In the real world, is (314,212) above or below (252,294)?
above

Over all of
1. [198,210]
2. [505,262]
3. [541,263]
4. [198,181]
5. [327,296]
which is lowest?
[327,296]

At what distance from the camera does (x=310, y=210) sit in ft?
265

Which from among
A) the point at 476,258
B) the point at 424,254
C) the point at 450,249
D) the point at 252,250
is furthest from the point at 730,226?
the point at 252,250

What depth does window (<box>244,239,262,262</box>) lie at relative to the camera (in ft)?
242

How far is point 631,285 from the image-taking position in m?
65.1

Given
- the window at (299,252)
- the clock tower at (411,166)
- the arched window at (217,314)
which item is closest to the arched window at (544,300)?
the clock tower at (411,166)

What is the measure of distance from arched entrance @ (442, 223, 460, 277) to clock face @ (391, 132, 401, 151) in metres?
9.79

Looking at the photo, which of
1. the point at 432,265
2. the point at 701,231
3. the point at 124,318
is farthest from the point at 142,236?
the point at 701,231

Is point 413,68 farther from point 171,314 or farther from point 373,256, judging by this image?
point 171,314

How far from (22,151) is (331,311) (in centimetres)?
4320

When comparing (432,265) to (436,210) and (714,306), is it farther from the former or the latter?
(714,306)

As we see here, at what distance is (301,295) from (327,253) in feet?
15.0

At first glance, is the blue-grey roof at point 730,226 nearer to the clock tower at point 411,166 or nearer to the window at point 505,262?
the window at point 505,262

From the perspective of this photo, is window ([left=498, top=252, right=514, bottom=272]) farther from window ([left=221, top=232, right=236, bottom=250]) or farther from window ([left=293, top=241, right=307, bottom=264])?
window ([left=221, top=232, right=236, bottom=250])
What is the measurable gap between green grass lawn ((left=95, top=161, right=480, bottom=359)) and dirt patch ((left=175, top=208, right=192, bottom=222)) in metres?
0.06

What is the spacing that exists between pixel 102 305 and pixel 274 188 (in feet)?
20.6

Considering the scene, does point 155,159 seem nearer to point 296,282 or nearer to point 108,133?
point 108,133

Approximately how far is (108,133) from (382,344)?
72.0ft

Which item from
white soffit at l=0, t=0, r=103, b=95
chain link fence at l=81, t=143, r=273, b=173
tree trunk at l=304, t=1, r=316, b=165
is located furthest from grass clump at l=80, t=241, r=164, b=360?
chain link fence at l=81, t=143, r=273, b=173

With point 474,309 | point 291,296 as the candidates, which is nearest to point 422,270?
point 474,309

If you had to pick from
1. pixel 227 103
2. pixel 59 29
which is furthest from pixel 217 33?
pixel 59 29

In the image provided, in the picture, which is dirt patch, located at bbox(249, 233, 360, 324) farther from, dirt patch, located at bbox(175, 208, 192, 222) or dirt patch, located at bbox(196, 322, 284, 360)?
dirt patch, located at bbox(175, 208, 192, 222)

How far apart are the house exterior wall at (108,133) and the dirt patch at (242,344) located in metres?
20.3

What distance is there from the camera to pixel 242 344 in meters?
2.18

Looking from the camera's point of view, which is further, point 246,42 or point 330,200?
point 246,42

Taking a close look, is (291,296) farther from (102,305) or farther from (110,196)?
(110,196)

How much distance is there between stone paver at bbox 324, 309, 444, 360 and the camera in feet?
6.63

> Instructions to follow
Rewrite the entries from the line containing "Looking from the" through the last entry, including that line. Keep each request unchanged, and add 115 to every number in the answers, coordinates and distances alike.

> Result for this exercise
Looking from the camera's point of view, which is further, point 246,42 or point 330,200?
point 361,157

Taking a close look, is (291,296) farther from (102,305) or farther from (110,196)?
(225,311)

How much distance is there between stone paver at bbox 324, 309, 444, 360 and the camera in feet?
121.63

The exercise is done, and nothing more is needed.